Given that there were thousands of CIA, INIS, MI6, Defense Humint, SCID and tactical team officers or operators in action it might be supposed that a steady flow of agent reports would have been informing Coalition operations. But this was far from the case. The quantity certainly increased exponentially during 2004, but as one British officer who had to sift through this reporting in the south wearily records, ‘You had tons of agent reports predicting this or that but they were just complete rubbish. Iraqis give you answers they think you want to hear and with the Americans’ resources they were producing stacks of worthless humint.’ The nuggets of valuable information had to be picked from a slurry of tittle-tattle, embroidery and invention. In addition, to exploit the information required sharing, and in the Baghdad setup of early 2004 few players were any good at that.

→ **Requirement 1**
Please condense the paragraph beginning "Given that there were thousands" in the passage on agent reports into a short list of its main points.
→ **Requirement 2**
Switch "rubbish" to "garbage" in the passage on agent reports, and give it again from "Given that there" to "good at that.".

→ **Dataset extract**
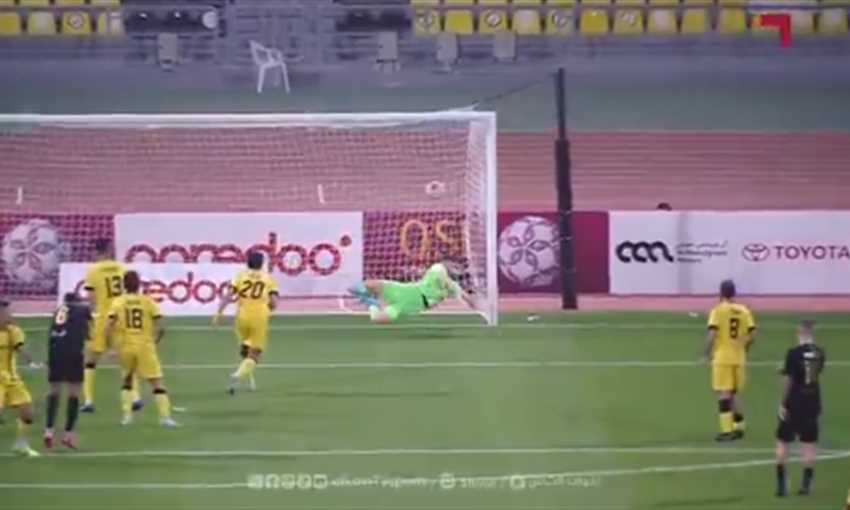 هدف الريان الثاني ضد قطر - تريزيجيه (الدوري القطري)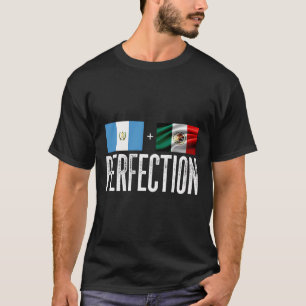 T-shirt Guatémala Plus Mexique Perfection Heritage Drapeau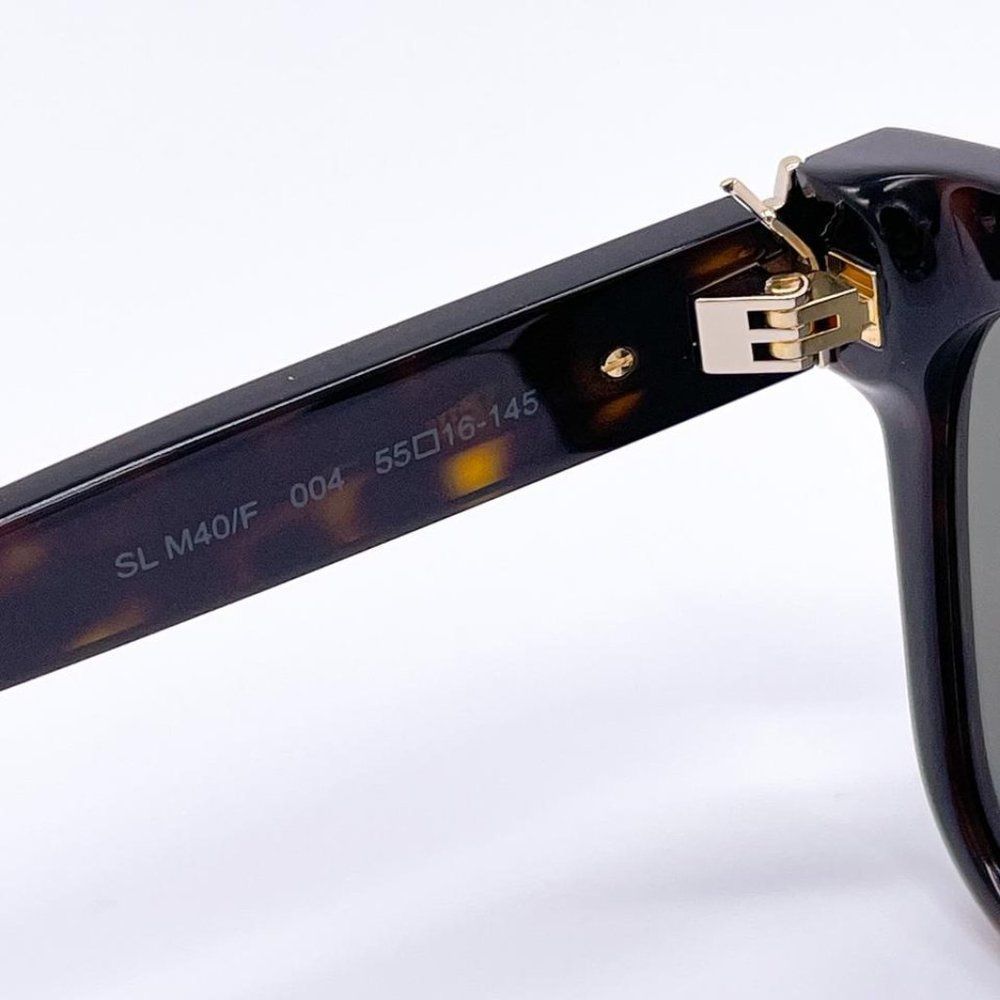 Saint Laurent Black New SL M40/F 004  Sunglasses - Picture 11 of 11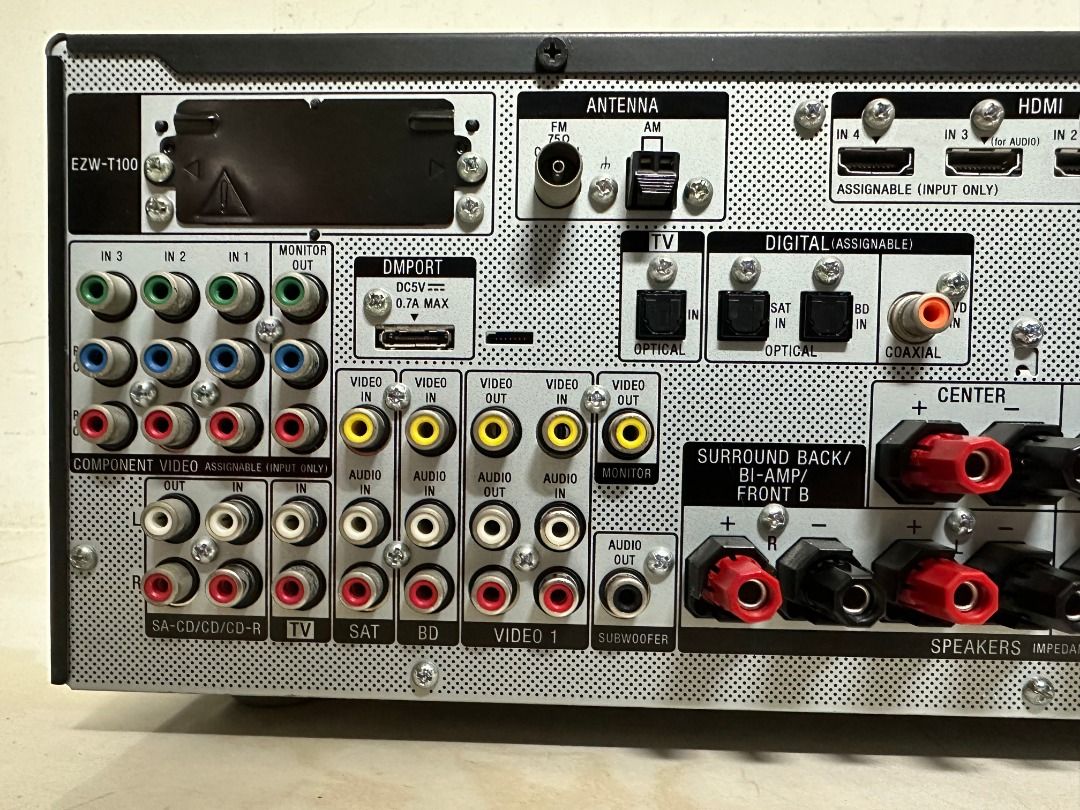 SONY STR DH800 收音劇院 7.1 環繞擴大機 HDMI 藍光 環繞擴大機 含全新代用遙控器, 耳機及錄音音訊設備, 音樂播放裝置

--

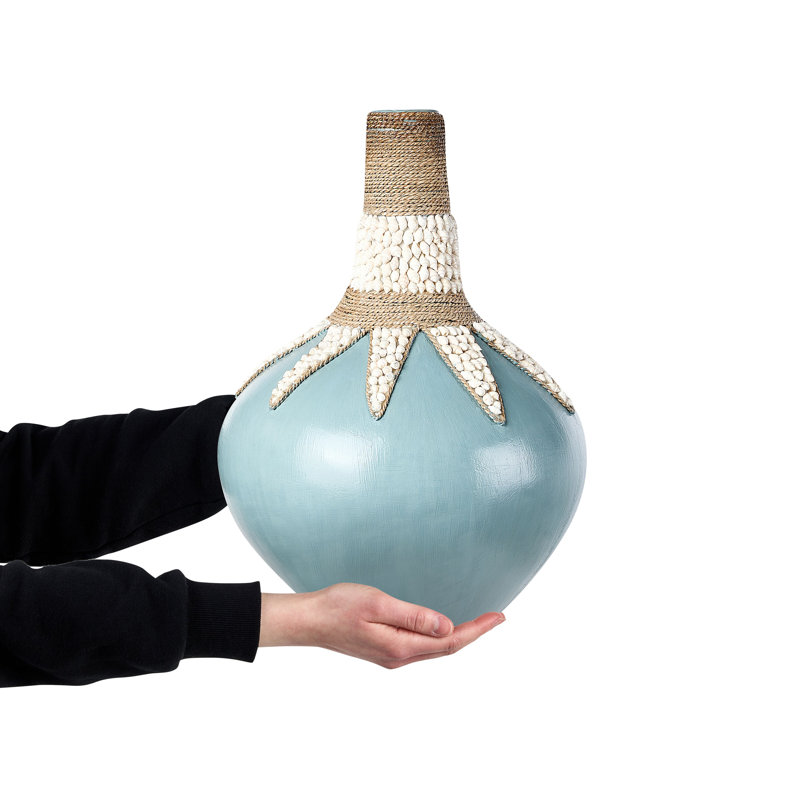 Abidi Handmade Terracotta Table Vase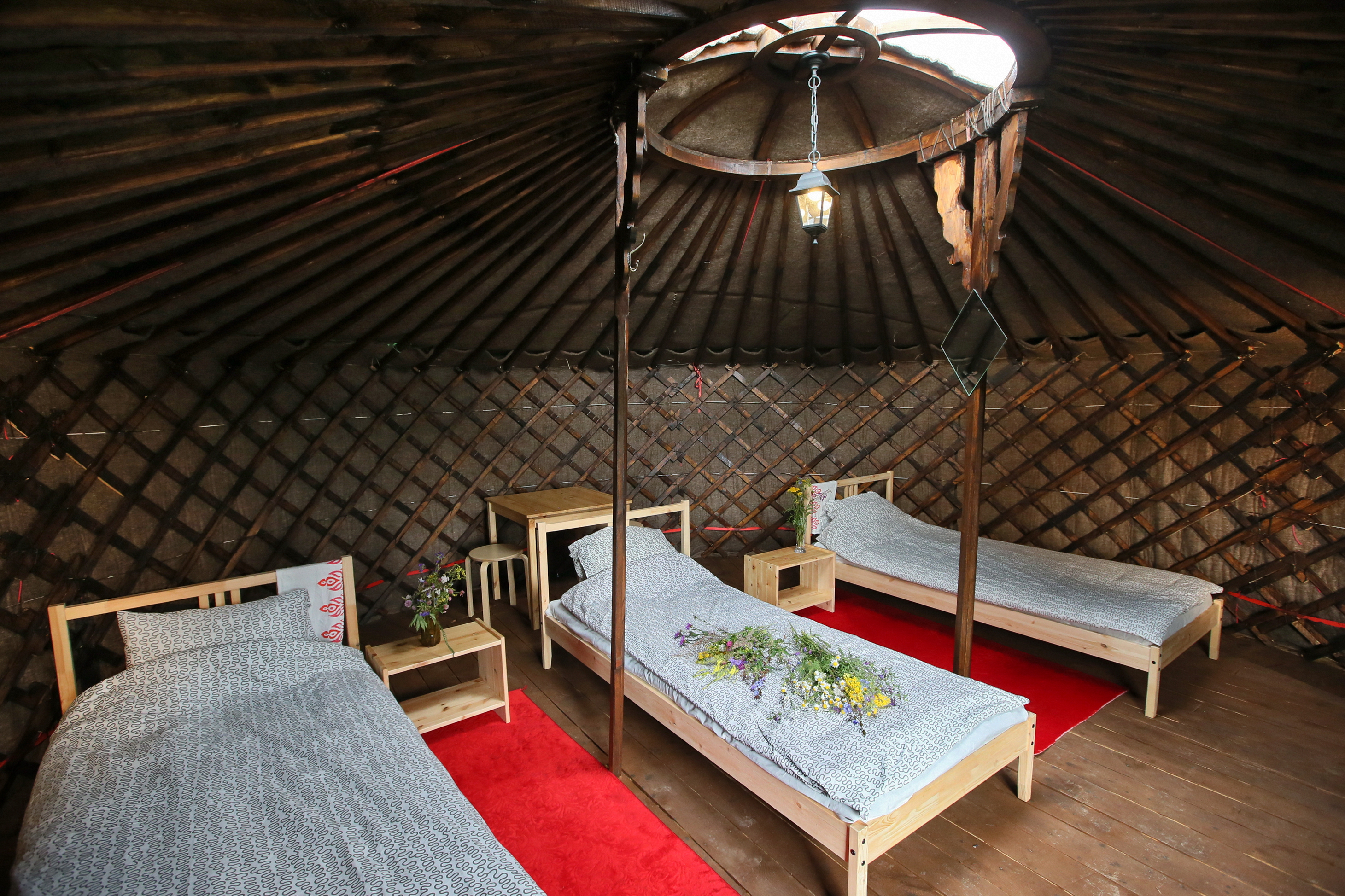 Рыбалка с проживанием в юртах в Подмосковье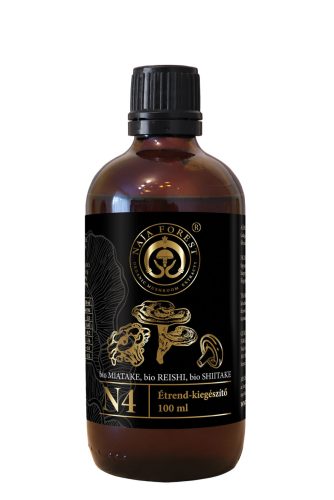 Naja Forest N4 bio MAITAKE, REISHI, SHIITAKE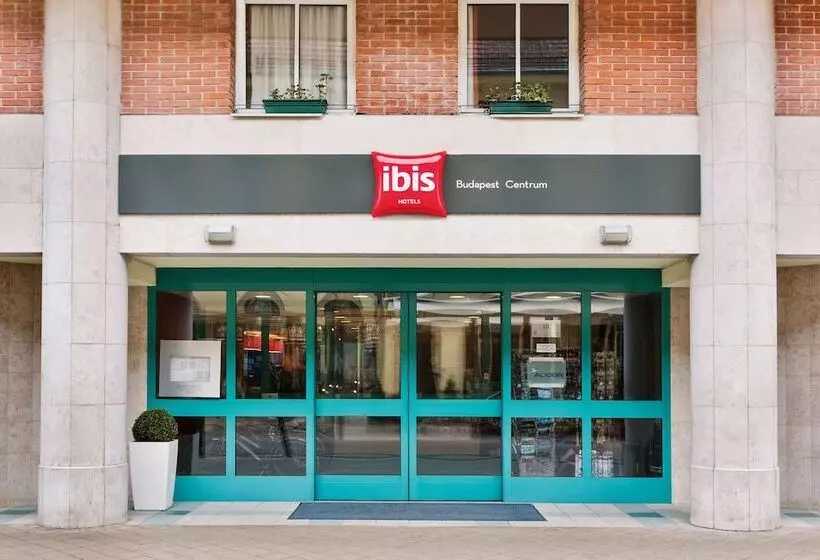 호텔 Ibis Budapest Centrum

→ **Task result 1**
- Thousands of CIA, INIS, MI6, Defense Humint, SCID and tactical team officers or operators were in action, yet agent reports did not steadily inform Coalition operations.
- Reports increased exponentially during 2004. A British officer who sifted them in the south called them complete rubbish. He said Iraqis gave the answers they thought were wanted and American resources produced stacks of worthless humint.
- Valuable information had to be picked from tittle-tattle, embroidery and invention.
- Exploiting the information required sharing, and few players in the Baghdad setup of early 2004 were good at that.

→ **Task result 2**
Given that there were thousands of CIA, INIS, MI6, Defense Humint, SCID and tactical team officers or operators in action it might be supposed that a steady flow of agent reports would have been informing Coalition operations. But this was far from the case. The quantity certainly increased exponentially during 2004, but as one British officer who had to sift through this reporting in the south wearily records, ‘You had tons of agent reports predicting this or that but they were just complete garbage. Iraqis give you answers they think you want to hear and with the Americans’ resources they were producing stacks of worthless humint.’ The nuggets of valuable information had to be picked from a slurry of tittle-tattle, embroidery and invention. In addition, to exploit the information required sharing, and in the Baghdad setup of early 2004 few players were any good at that.